Data science and artificial intelligence are revolutionizing diabetes research by enabling analysis of large, complex datasets to uncover new insights into disease progression and response to treatments. Our research program leverages biostatistics, bioinformatics, machine learning algorithms, and real-world evidence to accelerate the development of personalized treatment strategies and to improve outcomes for the millions of people living with diabetes worldwide.
Data Science and AI
Biostatistics, Multi-omics, Machine Learning, Real-world Evidence
Data Science and AI Research Areas
Biostatistics
The biostatistics focus within the AI and Data Science program provides rigorous methodologies for scientific inquiry, emphasizing development and application of statistical methods tailored to the challenges of diabetes research. Our biostatisticians specialize in designing robust clinical trials, development of innovative approaches for analysis of longitudinal data, and development of predictive models to better understand the complex, multifactorial nature of diabetes and associated complications. The team works collaboratively with clinicians and data scientists to ensure that models are statistically sound and clinically interpretable. Other areas of expertise include analysis of electronic health records, continuous glucose monitor and other device data, basic science experiments, and patient-reported outcomes.
Multi-omics Integration
Members of this program use cutting-edge approaches to understand diabetes through analysis and integration of diverse layers of molecular data, including genomics, epigenetics, transcriptomics, proteomics, metabolomics, radiomics, as well as spatial omics and exposomics. We develop algorithms and pipelines to harmonize heterogenous datasets, addressing the unique challenges of scale, dimensionality, sparseness, and heterogeneity that arise when combining molecular profiles with clinical phenotypes and longitudinal outcomes.
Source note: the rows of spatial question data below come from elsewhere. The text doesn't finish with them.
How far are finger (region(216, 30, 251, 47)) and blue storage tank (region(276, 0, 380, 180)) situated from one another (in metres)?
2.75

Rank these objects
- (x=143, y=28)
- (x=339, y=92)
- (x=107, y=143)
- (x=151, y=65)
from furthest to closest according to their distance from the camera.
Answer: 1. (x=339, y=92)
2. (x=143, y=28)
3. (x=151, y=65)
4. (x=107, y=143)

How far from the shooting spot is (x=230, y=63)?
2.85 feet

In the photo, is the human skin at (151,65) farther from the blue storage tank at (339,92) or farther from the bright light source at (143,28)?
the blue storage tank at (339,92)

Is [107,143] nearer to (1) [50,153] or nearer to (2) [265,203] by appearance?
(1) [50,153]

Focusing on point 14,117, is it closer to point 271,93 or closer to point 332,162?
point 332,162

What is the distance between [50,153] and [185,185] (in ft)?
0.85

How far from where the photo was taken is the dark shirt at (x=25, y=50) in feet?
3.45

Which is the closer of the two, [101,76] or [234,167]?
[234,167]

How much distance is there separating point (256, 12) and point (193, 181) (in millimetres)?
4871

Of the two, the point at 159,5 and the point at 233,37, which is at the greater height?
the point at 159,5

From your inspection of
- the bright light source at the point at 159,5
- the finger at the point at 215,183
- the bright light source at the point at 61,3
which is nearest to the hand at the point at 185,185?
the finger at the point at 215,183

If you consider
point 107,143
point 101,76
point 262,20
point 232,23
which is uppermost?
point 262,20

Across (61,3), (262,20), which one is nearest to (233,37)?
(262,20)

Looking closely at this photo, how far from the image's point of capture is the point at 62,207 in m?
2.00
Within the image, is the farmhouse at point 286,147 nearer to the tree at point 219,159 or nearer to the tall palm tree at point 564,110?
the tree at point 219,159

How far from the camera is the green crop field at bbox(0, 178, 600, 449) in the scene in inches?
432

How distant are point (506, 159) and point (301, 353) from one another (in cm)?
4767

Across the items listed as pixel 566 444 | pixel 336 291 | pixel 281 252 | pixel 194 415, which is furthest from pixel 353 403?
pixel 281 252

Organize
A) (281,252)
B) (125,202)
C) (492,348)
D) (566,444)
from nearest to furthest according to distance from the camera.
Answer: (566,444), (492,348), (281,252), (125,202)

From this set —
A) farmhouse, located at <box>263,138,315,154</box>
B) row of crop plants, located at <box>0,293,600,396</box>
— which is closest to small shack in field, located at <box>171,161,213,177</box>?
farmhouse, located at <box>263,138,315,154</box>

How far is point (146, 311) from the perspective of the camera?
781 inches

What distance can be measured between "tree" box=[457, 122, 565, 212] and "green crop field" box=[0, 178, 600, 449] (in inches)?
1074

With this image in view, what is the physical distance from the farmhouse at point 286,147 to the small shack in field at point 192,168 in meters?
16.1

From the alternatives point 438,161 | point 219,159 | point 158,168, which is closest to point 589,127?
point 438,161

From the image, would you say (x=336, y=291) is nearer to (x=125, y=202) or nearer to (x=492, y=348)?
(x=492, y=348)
Our integration frameworks map the complex molecular interactions underlying diabetes pathophysiology, insulin resistance, and complications, while accounting for genetic variations and environmental factors. This program bridges the gap between molecular biology and clinical translation by developing models that can stratify patients into phenotypic subgroups, predict treatment response, and guide precision medicine approaches.
AI
We harness the power of advanced machine learning methodologies to transform diabetes care by developing state-of-the-art algorithms to analyze and combine imaging data, omics data, and clinical data. This research emphasis includes development of computational frameworks to analyze multidimensional datasets while addressing challenges related to interpretability and generalizability. Furthermore, this focus area prioritizes development of AI approaches that consider ethical implications, encouraging equitable outcomes across patient populations, and maintaining the highest standards of data privacy and security.